Covid-19 impact worse than expected
Continuing the global economic downturn in 2019, Covid-19 hit us all where Indonesia’s economic growth plunged sharply in 1Q20 that contracted by 2.41% QoQ but still grew positively by 2.97% YoY. The growth is much lower than consensus estimate of 4.00% YoY and ours of 4.53% YoY. It displays the weakest growth since 2001 where this sends strong signal that in 2Q20 Indonesia will see a notably worse growth performance with strict social distancing measures (PSBB) further dampening domestic demand. PSBB measures implementation to contain Covid-19 are expected to remain until Jun-20 or in another words it will shut down the activity in a full quarter. However, restriction for people mobility is essential to flatten the curve of Covid-19 cases. Until the vaccine is ready to be distributed, 1Q20 is just a prologue towards the weaker growth in 2020.

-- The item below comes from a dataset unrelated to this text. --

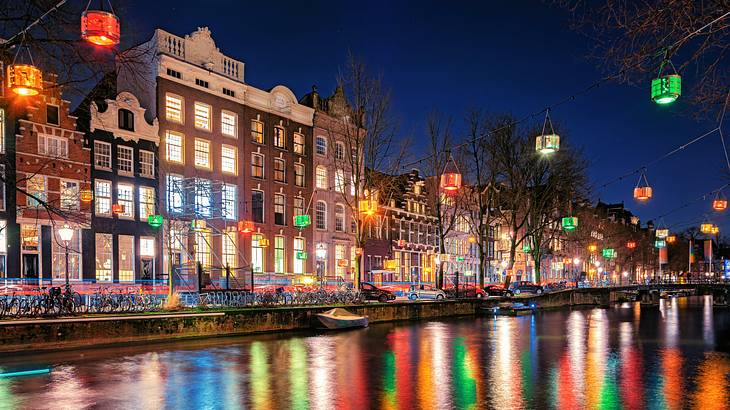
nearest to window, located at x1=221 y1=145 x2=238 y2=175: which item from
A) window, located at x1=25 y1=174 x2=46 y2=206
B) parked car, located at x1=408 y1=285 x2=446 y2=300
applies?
window, located at x1=25 y1=174 x2=46 y2=206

Weaker growth almost across the board
Statistics Indonesia office (BPS) recorded 1Q20 GDP is equivalent to Rp3,923 tn (USD260.6 bn) of nominal GDP and Rp2,703 tn (USD179.2 bn) of real GDP. All of component of expenditure in GDP contracted on quarter basis where household consumption is still the biggest contributor by 58.1% of GDP and grew by 2.84% YoY. The second biggest contributor is GFCF (investment) where it contributed 31.9% of GDP and grew by 1.70% YoY. The third biggest contributor is government expenditure where it contributed 11.4% of GDP with growth of 3.74% YoY. Non-profit institutions serving households (LNPRT) contracted by -4.91% YoY but still contributed by 1.28% of GDP. Export and import grew at 0.24% YoY and -2.19% YoY, respectively, where the trade balance contributed -0.83% to GDP.

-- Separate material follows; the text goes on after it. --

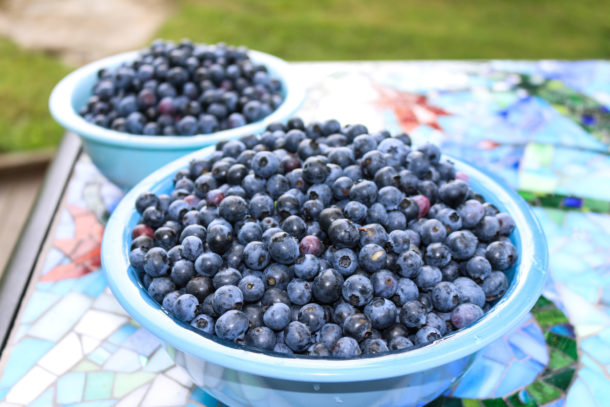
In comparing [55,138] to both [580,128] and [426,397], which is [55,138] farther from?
[426,397]

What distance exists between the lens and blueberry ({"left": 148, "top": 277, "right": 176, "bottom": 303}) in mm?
719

Consumption hit particularly hard
Overall, consumption slowed down from 4.97% in 4Q19 to 2.84% in 1Q20 or contracted by 1.97% QoQ. Actually it has shown a slowing trend since 2019. Food and beverages except restaurant contribution still dominated the household consumption with stable growth around 5.10% YoY over years. Since Covid-19 has hit global tourism in the beginning of 2020, restaurant and hotel contracted at 4.78% QoQ (though it still grew positively at 2.39% YoY). This may bring the contraction even worse in 2Q20, not only the expenditure related to leisure, but tourism in general. The government has increased its spending to counterbalance the weakening growth by 3.74% YoY but it can not be compared with the higher growth in 1Q19 at 5.22% YoY since 2019 is election year. Although the expected fiscal deficit is widening to 5.07% of GDP in 2020, the government keeps their commitment to allocate more fund on the healthcare sector and another economic stimulus in 2020 to be funded by obligation issuance.
Sectoral weakening growth
Covid-19 almost hit every sectors. The biggest share to GDP came from Information and Communication sector where it grew at 9.81% YoY, Financial Services and Insurance at 10.7% YoY and Manufacture at 2.06% YoY. Laggards came from, Agriculture, Forestry and Fishery sector that slowly grew at 0.02% YoY, Mining at 0.43% YoY and Transportation and Warehousing where it slowly grew at 1.27% YoY. We see that the growth of many sectors , excluding the telecommunication-related sector, decreasing due to the weakening conventional business.
To expect upcoming lower growth
The impact of Covid-19 actually came faster than expectation, signalling the worse growth in the upcoming periods. With plenty predictions of the end of Covid-19, we see that the PSBB will be implemented in every months in 2Q20. We forecast a slower than 1Q20 path of growth in 2Q-3Q20 before growing at faster rate in in 4Q20, Therefore, we are reviewing our current 2020 growth forecast of 2.5% but still maintaining higher growth forecast of 4.1% YoY in 2021.